Système de pensée religieuse et philosophique, le taoïsme constitue un syncrétisme complexe qui s'est développé en Chine au VIe siècle av. J.-C. Né parallèlement au confucianisme mais en rupture avec lui, le taoïsme est devenu, avec le bouddhisme, l'une des deux grandes religions chinoises.

On peut dire que le taoïsme est la religion de la «Chine profonde», car il fait appel à des croyances d'une tradition fort ancienne touchant les couches les plus populaires de la société. Face au confucianisme, philosophie humaniste officielle insérant l'homme dans un univers avant tout moral et social, le taoïsme, lui, se montre davantage préoccupé de l'individu, de sa conscience et de sa vie spirituelle, voire spéculative, dans sa recherche d'une harmonie avec la nature et l'univers.
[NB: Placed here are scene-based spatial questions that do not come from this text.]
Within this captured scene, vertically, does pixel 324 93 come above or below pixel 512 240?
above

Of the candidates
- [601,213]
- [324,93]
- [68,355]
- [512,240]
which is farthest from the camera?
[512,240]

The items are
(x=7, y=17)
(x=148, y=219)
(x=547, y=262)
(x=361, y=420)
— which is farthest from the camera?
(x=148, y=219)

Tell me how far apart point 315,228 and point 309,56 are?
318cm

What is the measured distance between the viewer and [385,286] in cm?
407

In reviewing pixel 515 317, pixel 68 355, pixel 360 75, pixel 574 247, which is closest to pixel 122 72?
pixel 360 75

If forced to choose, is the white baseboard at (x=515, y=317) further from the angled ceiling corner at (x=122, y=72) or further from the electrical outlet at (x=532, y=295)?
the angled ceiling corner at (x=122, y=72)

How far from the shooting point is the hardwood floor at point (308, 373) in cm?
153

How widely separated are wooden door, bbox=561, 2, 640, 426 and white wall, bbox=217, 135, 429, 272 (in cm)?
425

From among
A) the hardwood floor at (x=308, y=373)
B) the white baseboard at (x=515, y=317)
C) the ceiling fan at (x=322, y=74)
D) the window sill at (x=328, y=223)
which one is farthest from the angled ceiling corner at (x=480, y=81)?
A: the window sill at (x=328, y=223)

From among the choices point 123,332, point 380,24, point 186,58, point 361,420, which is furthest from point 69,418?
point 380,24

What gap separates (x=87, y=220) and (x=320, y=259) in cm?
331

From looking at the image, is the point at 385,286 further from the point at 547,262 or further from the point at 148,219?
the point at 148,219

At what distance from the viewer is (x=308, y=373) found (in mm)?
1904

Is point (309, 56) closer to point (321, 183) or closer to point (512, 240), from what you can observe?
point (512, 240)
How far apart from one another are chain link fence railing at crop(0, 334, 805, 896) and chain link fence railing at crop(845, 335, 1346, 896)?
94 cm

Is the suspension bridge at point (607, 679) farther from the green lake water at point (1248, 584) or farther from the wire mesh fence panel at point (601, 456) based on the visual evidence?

RACINES DU TAOïSME RELIGIEUX

La religion chinoise archaïque

Elle se présentait sous un double aspect: on trouvait d'une part un système de croyances traditionnelles liées à des cultes agraires (fêtes saisonnières, fêtes de fertilité) enraciné dans la paysannerie, d'autre part un culte aristocratique, issu des mêmes fondements agraires mais marqué par le style de la vie seigneuriale, comportant notamment un culte des ancêtres plus élaboré et plus axé sur les structures sociales.

L'essentiel de cette religion primitive reposait sur les rapports supposés intimes et rationnels entre la nature et la société, l'une comme l'autre obéissant à des principes d'équilibre et à des règles d'alternance. Respecter les rythmes naturels tout en accordant ces derniers à la société devait constituer l'idéal d'une société agricole. La bonne conduite des hommes exigeait donc que l'on accomplît des offrandes, des sacrifices aux divinités chthoniennes, célestes ou aquatiques. Au cours des fêtes paysannes, on célébrait les travaux des champs et la fertilité du sol – parfois par des manifestations licencieuses –, tandis que des rites incantatoires, propitiatoires ou déprécatoires étaient destinés à accueillir l'année nouvelle ou à éloigner les épidémies ou les épizooties.

Les sectes contestataires du confucianisme

La fin de l'Antiquité – aux alentours de 500 av. J.-C. – voit la Chine évoluer vers la formation d'États militaires. Des réformes affectent l'administration, la juridiction et, partant, l'ensemble de la société, alors que se développent le commerce et l'artisanat. Dans cette Chine en pleine évolution se fait jour une fermentation intellectuelle. Elle va notamment transformer le sentiment religieux.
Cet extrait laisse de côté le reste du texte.